_DIRECTIONS FOR THIS TASK_
A word-for-word repetition of all the entries is needed.

_LISTED RECORDS_

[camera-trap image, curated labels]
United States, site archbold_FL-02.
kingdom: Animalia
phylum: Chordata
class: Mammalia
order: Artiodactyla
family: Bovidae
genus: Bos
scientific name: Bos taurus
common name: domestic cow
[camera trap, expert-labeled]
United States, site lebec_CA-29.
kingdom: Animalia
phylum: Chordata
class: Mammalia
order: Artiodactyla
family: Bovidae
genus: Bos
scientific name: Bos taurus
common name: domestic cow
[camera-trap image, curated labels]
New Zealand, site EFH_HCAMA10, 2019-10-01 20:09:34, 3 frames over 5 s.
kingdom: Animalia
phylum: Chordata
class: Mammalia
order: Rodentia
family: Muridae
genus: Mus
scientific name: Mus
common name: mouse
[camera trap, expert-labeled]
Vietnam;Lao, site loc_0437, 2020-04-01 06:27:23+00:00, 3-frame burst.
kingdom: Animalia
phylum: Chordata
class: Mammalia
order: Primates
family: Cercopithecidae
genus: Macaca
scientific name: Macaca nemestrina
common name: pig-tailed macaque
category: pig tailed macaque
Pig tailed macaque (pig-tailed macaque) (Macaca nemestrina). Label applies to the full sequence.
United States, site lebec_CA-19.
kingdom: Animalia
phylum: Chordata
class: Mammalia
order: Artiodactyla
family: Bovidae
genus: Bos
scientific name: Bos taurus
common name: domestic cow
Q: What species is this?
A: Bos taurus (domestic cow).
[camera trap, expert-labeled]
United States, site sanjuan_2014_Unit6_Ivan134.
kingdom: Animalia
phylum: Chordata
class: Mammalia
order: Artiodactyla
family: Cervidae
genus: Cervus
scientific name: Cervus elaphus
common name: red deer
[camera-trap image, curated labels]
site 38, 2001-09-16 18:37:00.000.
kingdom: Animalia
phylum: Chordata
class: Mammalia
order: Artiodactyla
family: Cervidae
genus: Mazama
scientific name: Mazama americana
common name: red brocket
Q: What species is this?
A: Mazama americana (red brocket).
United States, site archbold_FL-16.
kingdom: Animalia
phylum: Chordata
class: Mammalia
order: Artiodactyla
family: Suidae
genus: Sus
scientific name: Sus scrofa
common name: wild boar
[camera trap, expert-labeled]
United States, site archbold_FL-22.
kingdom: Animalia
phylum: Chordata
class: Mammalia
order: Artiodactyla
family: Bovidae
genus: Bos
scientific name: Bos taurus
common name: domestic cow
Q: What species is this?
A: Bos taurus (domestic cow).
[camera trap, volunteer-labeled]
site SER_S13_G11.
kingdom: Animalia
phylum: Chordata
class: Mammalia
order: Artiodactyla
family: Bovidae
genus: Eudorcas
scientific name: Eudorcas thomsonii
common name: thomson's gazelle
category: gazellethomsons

_OUTPUT OF THE TASK_
[camera-trap image, curated labels]
United States, site archbold_FL-02.
kingdom: Animalia
phylum: Chordata
class: Mammalia
order: Artiodactyla
family: Bovidae
genus: Bos
scientific name: Bos taurus
common name: domestic cow
[camera trap, expert-labeled]
United States, site lebec_CA-29.
kingdom: Animalia
phylum: Chordata
class: Mammalia
order: Artiodactyla
family: Bovidae
genus: Bos
scientific name: Bos taurus
common name: domestic cow
[camera-trap image, curated labels]
New Zealand, site EFH_HCAMA10, 2019-10-01 20:09:34, 3 frames over 5 s.
kingdom: Animalia
phylum: Chordata
class: Mammalia
order: Rodentia
family: Muridae
genus: Mus
scientific name: Mus
common name: mouse
[camera trap, expert-labeled]
Vietnam;Lao, site loc_0437, 2020-04-01 06:27:23+00:00, 3-frame burst.
kingdom: Animalia
phylum: Chordata
class: Mammalia
order: Primates
family: Cercopithecidae
genus: Macaca
scientific name: Macaca nemestrina
common name: pig-tailed macaque
category: pig tailed macaque
Pig tailed macaque (pig-tailed macaque) (Macaca nemestrina). Label applies to the full sequence.
United States, site lebec_CA-19.
kingdom: Animalia
phylum: Chordata
class: Mammalia
order: Artiodactyla
family: Bovidae
genus: Bos
scientific name: Bos taurus
common name: domestic cow
Q: What species is this?
A: Bos taurus (domestic cow).
[camera trap, expert-labeled]
United States, site sanjuan_2014_Unit6_Ivan134.
kingdom: Animalia
phylum: Chordata
class: Mammalia
order: Artiodactyla
family: Cervidae
genus: Cervus
scientific name: Cervus elaphus
common name: red deer
[camera-trap image, curated labels]
site 38, 2001-09-16 18:37:00.000.
kingdom: Animalia
phylum: Chordata
class: Mammalia
order: Artiodactyla
family: Cervidae
genus: Mazama
scientific name: Mazama americana
common name: red brocket
Q: What species is this?
A: Mazama americana (red brocket).
United States, site archbold_FL-16.
kingdom: Animalia
phylum: Chordata
class: Mammalia
order: Artiodactyla
family: Suidae
genus: Sus
scientific name: Sus scrofa
common name: wild boar
[camera trap, expert-labeled]
United States, site archbold_FL-22.
kingdom: Animalia
phylum: Chordata
class: Mammalia
order: Artiodactyla
family: Bovidae
genus: Bos
scientific name: Bos taurus
common name: domestic cow
Q: What species is this?
A: Bos taurus (domestic cow).
[camera trap, volunteer-labeled]
site SER_S13_G11.
kingdom: Animalia
phylum: Chordata
class: Mammalia
order: Artiodactyla
family: Bovidae
genus: Eudorcas
scientific name: Eudorcas thomsonii
common name: thomson's gazelle
category: gazellethomsons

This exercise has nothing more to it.